Dataset records
* start *
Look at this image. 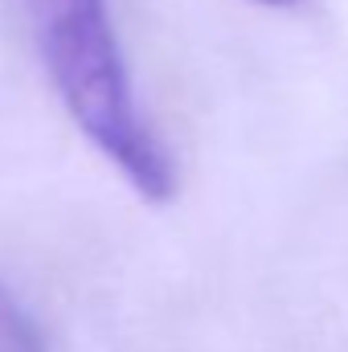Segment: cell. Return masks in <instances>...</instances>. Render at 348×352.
I'll return each instance as SVG.
<instances>
[{
	"label": "cell",
	"mask_w": 348,
	"mask_h": 352,
	"mask_svg": "<svg viewBox=\"0 0 348 352\" xmlns=\"http://www.w3.org/2000/svg\"><path fill=\"white\" fill-rule=\"evenodd\" d=\"M66 115L152 205L176 197V168L140 111L107 0H21Z\"/></svg>",
	"instance_id": "obj_1"
},
{
	"label": "cell",
	"mask_w": 348,
	"mask_h": 352,
	"mask_svg": "<svg viewBox=\"0 0 348 352\" xmlns=\"http://www.w3.org/2000/svg\"><path fill=\"white\" fill-rule=\"evenodd\" d=\"M0 352H45L33 316L21 307V299H12L4 283H0Z\"/></svg>",
	"instance_id": "obj_2"
},
{
	"label": "cell",
	"mask_w": 348,
	"mask_h": 352,
	"mask_svg": "<svg viewBox=\"0 0 348 352\" xmlns=\"http://www.w3.org/2000/svg\"><path fill=\"white\" fill-rule=\"evenodd\" d=\"M259 4H270V8H283V4H295V0H259Z\"/></svg>",
	"instance_id": "obj_3"
}]
</instances>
* end *
DIRECTION:
Select each line of the data containing the string "http", treating uppercase and lowercase as different.

RESULT OF THIS EXERCISE:
	"mask_svg": "<svg viewBox=\"0 0 348 352\" xmlns=\"http://www.w3.org/2000/svg\"><path fill=\"white\" fill-rule=\"evenodd\" d=\"M66 115L152 205L176 197V168L140 111L107 0H21Z\"/></svg>",
	"mask_svg": "<svg viewBox=\"0 0 348 352\" xmlns=\"http://www.w3.org/2000/svg\"><path fill=\"white\" fill-rule=\"evenodd\" d=\"M0 352H45L33 316L21 307V299H12L4 283H0Z\"/></svg>",
	"mask_svg": "<svg viewBox=\"0 0 348 352\" xmlns=\"http://www.w3.org/2000/svg\"><path fill=\"white\" fill-rule=\"evenodd\" d=\"M259 4H270V8H283V4H295V0H259Z\"/></svg>",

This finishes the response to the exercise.